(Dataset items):
====
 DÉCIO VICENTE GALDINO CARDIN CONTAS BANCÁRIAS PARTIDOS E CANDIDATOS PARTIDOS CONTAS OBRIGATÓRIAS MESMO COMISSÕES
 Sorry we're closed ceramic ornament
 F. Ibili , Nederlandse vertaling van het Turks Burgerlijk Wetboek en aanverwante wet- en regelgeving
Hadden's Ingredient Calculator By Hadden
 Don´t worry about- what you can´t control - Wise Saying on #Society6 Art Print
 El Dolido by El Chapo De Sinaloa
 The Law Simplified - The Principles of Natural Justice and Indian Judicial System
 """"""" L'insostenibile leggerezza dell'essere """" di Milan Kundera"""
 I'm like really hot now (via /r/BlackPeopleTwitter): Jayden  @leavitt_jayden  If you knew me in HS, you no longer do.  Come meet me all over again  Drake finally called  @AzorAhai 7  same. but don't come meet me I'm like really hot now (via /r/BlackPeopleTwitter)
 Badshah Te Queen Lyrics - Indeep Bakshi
====
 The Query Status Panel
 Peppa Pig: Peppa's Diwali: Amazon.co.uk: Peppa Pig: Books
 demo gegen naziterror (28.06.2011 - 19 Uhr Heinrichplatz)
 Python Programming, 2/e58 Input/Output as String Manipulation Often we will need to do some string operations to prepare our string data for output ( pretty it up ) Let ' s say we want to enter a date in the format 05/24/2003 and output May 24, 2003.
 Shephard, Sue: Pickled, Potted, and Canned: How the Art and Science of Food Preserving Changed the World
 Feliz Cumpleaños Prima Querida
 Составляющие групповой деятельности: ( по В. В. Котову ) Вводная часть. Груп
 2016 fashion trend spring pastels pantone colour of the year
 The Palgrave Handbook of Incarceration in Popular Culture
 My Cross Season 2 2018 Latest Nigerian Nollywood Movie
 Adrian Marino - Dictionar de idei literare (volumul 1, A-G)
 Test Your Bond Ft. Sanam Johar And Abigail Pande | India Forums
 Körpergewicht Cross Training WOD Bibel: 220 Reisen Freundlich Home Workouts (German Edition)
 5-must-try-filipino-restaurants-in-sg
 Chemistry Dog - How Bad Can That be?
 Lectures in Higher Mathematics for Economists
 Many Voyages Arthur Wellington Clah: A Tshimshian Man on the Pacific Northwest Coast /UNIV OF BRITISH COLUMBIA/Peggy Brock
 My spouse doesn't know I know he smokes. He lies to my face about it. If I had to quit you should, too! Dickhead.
====
(WHAT TO PRODUCE): Copy only this part of the entries above: the line with "2016 fashion trend", the line with "5-must-try-filipino-restaurants-in-sg", and the lines between, all exactly as written.

(YOUR SOLUTION):
 2016 fashion trend spring pastels pantone colour of the year
 The Palgrave Handbook of Incarceration in Popular Culture
 My Cross Season 2 2018 Latest Nigerian Nollywood Movie
 Adrian Marino - Dictionar de idei literare (volumul 1, A-G)
 Test Your Bond Ft. Sanam Johar And Abigail Pande | India Forums
 Körpergewicht Cross Training WOD Bibel: 220 Reisen Freundlich Home Workouts (German Edition)
 5-must-try-filipino-restaurants-in-sg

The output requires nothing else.